Ticket 8416

Summary:	Over 300 jobs stuck in Pending state -Reason=PartitionConfig
Product:	Slurm	Reporter:	Sudhakar Lakkaraju <slakkaraju>
Component:	Scheduling	Assignee:	Marshall Garey <marshall>
Status:	RESOLVED INFOGIVEN	QA Contact:
Severity:	2 - High Impact
Priority:	---
Version:	- Unsupported Older Versions
Hardware:	Linux
OS:	Linux
Site:	ASC	Slinky Site:	---
Alineos Sites:	---	Atos/Eviden Sites:	---
Confidential Site:	---	Coreweave sites:	---
Cray Sites:	---	DS9 clusters:	---
Google sites:	---	HPCnow Sites:	---
HPE Sites:	---	IBM Sites:	---
NOAA SIte:	---	NoveTech Sites:	---
Nvidia HWinf-CS Sites:	---	OCF Sites:	---
Recursion Pharma Sites:	---	SFW Sites:	---
SNIC sites:	---	Tzag Elita Sites:	---
Linux Distro:	CentOS	Machine Name:
CLE Version:		Version Fixed:
Target Release:	---	DevPrio:	---
Emory-Cloud Sites:	---
Attachments:	Slurm.conf sdiag.txt qos.txt

Description Sudhakar Lakkaraju 2020-01-29 10:28:06 MST

Created attachment 12877 [details]
Slurm.conf

Hi,
Over 300 jobs stuck in Pending state -Reason=PartitionConfig.
Even though resources are available jobs not getting scheduled.
Please find the attached log files and slurm.conf

Comment 1 Sudhakar Lakkaraju 2020-01-29 10:31:22 MST

Created attachment 12878 [details]
sdiag.txt

Comment 2 Sudhakar Lakkaraju 2020-01-29 10:31:47 MST

Created attachment 12879 [details]
qos.txt

Comment 3 Sudhakar Lakkaraju 2020-01-29 10:34:18 MST

Hi, 
We are using slurm 17.11.9-2

Comment 4 Sudhakar Lakkaraju 2020-01-29 10:40:37 MST

Here is the link to download slurmctld.log and slurmdbd.log
https://send.firefox.com/download/4f712369abb29078/#yfY5UaT46IMoV-H0ZCVVEw

Comment 5 Jason Booth 2020-01-29 10:58:18 MST

Hi Sudhakar Lakkaraju - out bug system is having trouble associating you with our supported sites. Can you tell me if you work with Chris, Nick or David?

Comment 6 Sudhakar Lakkaraju 2020-01-29 11:00:55 MST

Yes I do work with Dr. David Young, Nick is no longer working with ASC.

-----

▶ Tasks and exercises
1 - In the Slurm ticket about pending jobs, what files are named on its "Attachments:" line?
2 - Write the next part of the Slurm ticket about jobs stuck pending, picking up after its last comment.
You can skip the lines that come after this ticket.

▶ Data
-----

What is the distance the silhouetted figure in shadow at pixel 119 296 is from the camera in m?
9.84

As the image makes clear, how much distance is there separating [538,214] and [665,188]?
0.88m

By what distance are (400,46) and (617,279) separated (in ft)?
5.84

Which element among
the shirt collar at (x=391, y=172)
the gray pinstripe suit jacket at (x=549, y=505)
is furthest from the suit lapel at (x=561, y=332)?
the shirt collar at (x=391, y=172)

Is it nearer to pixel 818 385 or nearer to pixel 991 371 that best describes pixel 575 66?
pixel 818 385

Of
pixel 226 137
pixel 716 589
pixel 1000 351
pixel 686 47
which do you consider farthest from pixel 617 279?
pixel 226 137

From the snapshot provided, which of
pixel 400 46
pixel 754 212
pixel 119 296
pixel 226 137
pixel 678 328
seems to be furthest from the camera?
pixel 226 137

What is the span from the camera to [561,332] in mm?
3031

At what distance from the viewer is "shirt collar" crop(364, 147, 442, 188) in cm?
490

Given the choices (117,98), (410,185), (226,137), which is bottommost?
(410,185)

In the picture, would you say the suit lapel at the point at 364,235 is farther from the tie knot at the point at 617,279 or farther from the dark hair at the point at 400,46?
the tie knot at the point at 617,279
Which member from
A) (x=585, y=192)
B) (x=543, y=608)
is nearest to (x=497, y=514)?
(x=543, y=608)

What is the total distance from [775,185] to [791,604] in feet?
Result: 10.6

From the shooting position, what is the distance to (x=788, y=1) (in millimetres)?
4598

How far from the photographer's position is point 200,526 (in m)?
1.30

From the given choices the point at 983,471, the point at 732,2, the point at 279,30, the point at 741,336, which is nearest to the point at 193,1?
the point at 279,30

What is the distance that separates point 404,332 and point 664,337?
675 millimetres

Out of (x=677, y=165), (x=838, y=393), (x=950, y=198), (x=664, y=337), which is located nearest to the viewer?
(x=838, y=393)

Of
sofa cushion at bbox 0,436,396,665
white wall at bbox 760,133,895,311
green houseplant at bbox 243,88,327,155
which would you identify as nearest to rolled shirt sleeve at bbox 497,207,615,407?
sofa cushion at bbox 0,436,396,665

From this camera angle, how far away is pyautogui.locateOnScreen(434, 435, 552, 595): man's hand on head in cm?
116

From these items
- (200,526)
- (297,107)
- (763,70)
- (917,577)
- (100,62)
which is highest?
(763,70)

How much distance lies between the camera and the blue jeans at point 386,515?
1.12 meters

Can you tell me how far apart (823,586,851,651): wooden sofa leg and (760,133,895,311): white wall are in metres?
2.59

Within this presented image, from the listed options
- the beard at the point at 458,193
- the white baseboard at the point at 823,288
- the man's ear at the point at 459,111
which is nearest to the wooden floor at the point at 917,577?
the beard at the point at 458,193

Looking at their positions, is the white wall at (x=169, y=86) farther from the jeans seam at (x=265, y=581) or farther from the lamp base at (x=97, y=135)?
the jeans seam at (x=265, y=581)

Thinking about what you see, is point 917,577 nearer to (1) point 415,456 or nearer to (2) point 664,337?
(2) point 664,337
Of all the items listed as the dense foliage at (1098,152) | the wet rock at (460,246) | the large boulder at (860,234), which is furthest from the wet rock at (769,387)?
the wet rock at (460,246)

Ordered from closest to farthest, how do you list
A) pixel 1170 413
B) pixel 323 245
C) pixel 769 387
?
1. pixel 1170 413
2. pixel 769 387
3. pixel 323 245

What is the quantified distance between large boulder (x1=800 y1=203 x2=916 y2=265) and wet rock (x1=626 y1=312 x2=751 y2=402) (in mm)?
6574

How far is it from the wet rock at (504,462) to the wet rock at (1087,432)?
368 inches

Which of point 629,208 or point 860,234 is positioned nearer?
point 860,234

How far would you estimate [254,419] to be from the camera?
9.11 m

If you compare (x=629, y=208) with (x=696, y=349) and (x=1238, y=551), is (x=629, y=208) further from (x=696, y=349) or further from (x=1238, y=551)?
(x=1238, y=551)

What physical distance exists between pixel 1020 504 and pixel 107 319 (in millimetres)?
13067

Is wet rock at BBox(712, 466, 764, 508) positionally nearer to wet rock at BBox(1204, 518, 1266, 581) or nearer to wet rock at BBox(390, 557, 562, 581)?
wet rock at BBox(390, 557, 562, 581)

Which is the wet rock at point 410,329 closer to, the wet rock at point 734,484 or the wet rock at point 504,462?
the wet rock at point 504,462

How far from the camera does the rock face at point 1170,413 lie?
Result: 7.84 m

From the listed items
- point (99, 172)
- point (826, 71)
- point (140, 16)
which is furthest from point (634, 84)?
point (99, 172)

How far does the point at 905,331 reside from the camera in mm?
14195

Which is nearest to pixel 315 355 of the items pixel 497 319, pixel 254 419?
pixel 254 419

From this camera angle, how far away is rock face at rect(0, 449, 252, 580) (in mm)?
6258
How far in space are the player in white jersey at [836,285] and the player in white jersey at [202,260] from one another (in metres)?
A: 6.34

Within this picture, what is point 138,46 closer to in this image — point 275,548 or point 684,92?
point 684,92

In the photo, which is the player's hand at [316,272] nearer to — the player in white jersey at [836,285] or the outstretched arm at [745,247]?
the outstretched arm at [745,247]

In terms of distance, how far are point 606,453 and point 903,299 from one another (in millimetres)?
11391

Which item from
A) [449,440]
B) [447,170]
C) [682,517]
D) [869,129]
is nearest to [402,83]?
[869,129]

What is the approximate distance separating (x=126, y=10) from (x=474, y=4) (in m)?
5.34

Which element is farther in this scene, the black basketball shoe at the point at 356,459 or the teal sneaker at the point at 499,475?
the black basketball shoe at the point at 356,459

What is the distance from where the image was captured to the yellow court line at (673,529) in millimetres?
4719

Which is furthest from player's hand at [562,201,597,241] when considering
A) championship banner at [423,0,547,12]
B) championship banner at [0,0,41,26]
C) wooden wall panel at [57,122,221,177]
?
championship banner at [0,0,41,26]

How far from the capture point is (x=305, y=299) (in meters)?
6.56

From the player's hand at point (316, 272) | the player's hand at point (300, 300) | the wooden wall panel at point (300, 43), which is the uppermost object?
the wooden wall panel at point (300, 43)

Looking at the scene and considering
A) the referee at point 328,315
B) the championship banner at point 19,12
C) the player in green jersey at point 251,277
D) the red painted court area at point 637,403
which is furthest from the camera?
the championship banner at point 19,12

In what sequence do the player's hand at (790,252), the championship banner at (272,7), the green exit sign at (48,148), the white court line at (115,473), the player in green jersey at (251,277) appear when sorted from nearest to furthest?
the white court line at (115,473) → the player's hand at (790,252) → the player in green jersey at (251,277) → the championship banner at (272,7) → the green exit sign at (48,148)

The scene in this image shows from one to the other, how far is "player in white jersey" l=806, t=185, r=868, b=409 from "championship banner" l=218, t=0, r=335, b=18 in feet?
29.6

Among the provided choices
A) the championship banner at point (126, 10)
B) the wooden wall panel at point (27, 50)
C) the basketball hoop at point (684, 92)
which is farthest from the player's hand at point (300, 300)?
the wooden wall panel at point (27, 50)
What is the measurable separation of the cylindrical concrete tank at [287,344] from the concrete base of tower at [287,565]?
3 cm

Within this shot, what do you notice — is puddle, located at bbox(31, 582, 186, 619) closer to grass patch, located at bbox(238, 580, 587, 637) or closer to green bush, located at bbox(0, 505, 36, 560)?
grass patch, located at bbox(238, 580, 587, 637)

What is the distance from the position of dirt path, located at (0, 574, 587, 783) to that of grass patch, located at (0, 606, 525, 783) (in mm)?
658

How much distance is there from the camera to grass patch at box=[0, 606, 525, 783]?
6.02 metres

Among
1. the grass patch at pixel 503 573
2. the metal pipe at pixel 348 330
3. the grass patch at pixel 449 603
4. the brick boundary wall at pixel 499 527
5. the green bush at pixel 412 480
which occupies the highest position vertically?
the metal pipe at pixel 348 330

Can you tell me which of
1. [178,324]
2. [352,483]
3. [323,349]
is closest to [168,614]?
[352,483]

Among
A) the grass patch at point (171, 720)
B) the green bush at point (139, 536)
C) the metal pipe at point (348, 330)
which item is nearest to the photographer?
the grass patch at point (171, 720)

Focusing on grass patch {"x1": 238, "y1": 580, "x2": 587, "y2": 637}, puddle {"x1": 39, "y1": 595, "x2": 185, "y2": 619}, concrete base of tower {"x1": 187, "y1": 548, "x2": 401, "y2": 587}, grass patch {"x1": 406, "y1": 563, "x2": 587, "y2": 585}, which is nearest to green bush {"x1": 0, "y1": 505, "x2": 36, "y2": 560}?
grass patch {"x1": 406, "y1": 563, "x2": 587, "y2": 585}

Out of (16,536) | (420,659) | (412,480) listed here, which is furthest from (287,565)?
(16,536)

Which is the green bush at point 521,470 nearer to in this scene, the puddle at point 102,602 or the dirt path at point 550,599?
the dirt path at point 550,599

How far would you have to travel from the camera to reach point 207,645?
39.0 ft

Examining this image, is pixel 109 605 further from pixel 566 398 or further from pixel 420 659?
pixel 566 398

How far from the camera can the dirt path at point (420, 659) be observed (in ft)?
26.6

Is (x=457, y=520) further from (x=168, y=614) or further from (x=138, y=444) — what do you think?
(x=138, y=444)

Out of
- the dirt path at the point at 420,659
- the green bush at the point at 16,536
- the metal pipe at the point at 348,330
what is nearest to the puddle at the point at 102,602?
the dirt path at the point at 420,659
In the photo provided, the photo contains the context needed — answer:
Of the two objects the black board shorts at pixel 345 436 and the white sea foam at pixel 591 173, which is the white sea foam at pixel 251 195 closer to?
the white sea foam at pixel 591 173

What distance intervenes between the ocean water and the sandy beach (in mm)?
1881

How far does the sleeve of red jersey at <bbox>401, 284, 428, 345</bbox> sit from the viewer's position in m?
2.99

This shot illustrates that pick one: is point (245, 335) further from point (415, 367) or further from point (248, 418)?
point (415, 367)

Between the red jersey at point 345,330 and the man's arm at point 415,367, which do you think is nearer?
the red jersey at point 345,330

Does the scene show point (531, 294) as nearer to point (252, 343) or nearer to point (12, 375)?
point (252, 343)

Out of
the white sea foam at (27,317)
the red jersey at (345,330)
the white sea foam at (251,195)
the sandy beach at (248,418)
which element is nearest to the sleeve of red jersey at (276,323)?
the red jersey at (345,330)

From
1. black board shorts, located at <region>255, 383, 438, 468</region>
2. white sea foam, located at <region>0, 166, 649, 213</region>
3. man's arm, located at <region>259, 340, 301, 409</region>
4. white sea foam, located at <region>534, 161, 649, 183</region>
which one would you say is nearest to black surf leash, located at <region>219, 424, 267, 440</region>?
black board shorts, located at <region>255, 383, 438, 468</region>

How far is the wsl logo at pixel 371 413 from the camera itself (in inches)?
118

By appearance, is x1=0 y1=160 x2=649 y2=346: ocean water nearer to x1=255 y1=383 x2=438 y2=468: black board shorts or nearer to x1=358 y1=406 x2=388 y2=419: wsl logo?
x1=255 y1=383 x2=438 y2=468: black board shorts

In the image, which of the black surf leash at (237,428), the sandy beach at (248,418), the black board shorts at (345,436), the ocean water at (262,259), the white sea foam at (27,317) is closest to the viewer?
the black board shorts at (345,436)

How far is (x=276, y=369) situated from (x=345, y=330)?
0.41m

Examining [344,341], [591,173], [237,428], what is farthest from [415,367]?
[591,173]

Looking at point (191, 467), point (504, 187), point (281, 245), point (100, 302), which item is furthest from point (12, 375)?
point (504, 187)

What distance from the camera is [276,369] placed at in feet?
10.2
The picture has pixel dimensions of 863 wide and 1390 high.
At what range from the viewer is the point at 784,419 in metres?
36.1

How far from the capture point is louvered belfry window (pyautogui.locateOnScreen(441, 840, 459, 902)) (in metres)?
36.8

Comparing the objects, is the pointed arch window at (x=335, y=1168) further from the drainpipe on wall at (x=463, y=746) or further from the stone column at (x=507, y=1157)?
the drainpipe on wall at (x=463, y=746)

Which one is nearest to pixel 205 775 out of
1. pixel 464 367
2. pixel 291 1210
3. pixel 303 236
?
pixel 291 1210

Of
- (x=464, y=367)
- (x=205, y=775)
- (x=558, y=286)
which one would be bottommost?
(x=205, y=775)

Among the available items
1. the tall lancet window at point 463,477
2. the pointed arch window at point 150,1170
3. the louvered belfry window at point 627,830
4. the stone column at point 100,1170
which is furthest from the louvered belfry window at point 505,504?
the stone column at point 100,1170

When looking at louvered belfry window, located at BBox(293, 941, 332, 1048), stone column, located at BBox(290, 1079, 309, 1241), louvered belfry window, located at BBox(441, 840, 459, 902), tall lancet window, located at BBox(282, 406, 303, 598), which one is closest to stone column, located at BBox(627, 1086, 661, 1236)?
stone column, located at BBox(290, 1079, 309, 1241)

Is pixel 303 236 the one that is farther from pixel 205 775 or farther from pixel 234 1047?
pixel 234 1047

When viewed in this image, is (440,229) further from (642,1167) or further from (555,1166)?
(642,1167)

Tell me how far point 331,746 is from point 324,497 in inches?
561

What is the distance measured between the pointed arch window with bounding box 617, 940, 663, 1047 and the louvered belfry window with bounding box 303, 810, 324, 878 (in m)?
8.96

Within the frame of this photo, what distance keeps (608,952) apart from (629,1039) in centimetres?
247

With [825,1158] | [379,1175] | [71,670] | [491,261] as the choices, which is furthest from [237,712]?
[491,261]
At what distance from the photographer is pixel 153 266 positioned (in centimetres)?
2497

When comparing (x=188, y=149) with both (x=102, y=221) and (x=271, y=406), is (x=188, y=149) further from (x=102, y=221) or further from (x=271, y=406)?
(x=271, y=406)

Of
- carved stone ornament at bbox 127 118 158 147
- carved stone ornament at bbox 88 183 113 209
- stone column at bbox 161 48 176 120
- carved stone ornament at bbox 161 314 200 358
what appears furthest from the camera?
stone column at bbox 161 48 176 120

-----

▶ Responses in order
1 - Slurm.conf, sdiag.txt, qos.txt

2 -
From: "bugs@schedmd.com" <bugs@schedmd.com>
Date: Wednesday, January 29, 2020 at 11:58 AM
To: Sudhakar Lakkaraju <slakkaraju@asc.edu>
Subject: [Bug 8416] Over 300 jobs stuck in Pending state -Reason=PartitionConfig

Comment # 5<https://bugs.schedmd.com/show_bug.cgi?id=8416#c5> on bug 8416<https://bugs.schedmd.com/show_bug.cgi?id=8416> from Jason Booth<mailto:jbooth@schedmd.com>

Hi Sudhakar Lakkaraju - out bug system is having trouble associating you with

our supported sites. Can you tell me if you work with Chris, Nick or David?

________________________________
You are receiving this mail because:

  *   You reported the bug.

Comment 8 Marshall Garey 2020-01-29 14:26:48 MST

I'm looking into this.

What version of Slurm are you running? 18.08 and 19.05 are the supported versions of Slurm, and when 20.02 is released next month 18.08 won't be supported anymore. We strongly recommend you upgrade to a supported version of Slurm.

Comment 9 Sudhakar Lakkaraju 2020-01-29 14:29:30 MST

(In reply to Marshall Garey from comment #8)
> I'm looking into this.
> 
> What version of Slurm are you running? 18.08 and 19.05 are the supported
> versions of Slurm, and when 20.02 is released next month 18.08 won't be
> supported anymore. We strongly recommend you upgrade to a supported version
> of Slurm.

I'm running slurm 17.11.9-2.

May 2nd week we will be upgrading slurm to 20.02

Comment 10 Marshall Garey 2020-01-29 14:40:42 MST

Can you also send the output of scontrol -d show job <jobid> for one of the stuck jobs?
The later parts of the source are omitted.